The sudden closure of operations by Hindustan Max GB Limited (HMGB) last December hasn''t resulted in the increase in demand and prices of Pen G. HMGB had a capacity of 2,400 mega million unit (mmu-635 kg equals 1 mmu), nearly one third of the domestic production capacity.

The price of Pen G has crashed to $5.8/billion unit (BU-635 grams equals 1 BU) from $10.5 BU that prevailed in April 2003. However there was a marginal increase in prices in January 2003 to $6/BU from $.5.4/BU, subsequently the prices came down.

"At this price we are not in a position to cover even the variable costs. As a result nearly 95 per cent of the investments in the domestic biotech industry Rs750 crore is likely to turn lemon," bemoans Dr S K Sagar, president Indian Penicillin Manufacturers Association (IPMA) and president & director J K Pharmachem.

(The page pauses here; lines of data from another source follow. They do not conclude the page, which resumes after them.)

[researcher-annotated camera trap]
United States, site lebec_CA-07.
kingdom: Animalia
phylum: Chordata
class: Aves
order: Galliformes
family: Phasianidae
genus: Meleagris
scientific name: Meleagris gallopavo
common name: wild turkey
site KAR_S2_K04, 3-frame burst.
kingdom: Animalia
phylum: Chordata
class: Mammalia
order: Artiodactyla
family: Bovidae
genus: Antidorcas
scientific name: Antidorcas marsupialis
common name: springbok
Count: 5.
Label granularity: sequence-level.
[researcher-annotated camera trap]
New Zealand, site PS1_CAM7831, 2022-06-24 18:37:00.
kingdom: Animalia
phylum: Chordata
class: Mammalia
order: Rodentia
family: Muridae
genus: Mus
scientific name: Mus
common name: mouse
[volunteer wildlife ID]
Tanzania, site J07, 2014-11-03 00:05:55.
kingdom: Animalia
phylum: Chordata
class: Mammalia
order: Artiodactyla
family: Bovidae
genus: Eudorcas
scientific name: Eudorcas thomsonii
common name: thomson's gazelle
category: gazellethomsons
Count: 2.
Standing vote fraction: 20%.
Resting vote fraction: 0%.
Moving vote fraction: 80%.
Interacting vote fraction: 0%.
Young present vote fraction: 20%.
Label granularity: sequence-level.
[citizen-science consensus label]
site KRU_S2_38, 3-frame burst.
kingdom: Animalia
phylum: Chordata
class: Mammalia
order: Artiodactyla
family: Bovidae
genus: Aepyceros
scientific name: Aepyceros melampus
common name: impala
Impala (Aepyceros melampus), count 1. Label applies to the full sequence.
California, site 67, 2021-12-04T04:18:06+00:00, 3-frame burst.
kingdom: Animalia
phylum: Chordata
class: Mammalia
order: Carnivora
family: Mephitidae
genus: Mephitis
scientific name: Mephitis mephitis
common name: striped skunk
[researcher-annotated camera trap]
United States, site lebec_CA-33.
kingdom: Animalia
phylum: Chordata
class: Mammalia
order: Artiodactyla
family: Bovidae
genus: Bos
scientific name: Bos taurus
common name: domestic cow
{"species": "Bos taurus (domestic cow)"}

The building block The crude bulk Pen G is a product of fermentation. The major inputs are sugar, soya oil / flour, starch, cottonseed meal, etc. From Pen G, intermediates like 6-APA, 7-ADCA, 7-ACCA and others are derived. These in turn are converted into semi synthetic penicillin/semi synthetic cephalosporin bulk drugs, like ampicillin, amoxycillin, cephalexin, and cloxacillin and later to therapeutic antibiotics formulations.

Amongst the domestic Pen G manufacturers, only the Rs91.38-crore turnover Torrent Gujarat and the Rs600 crore Alembic are integrated manufacturers.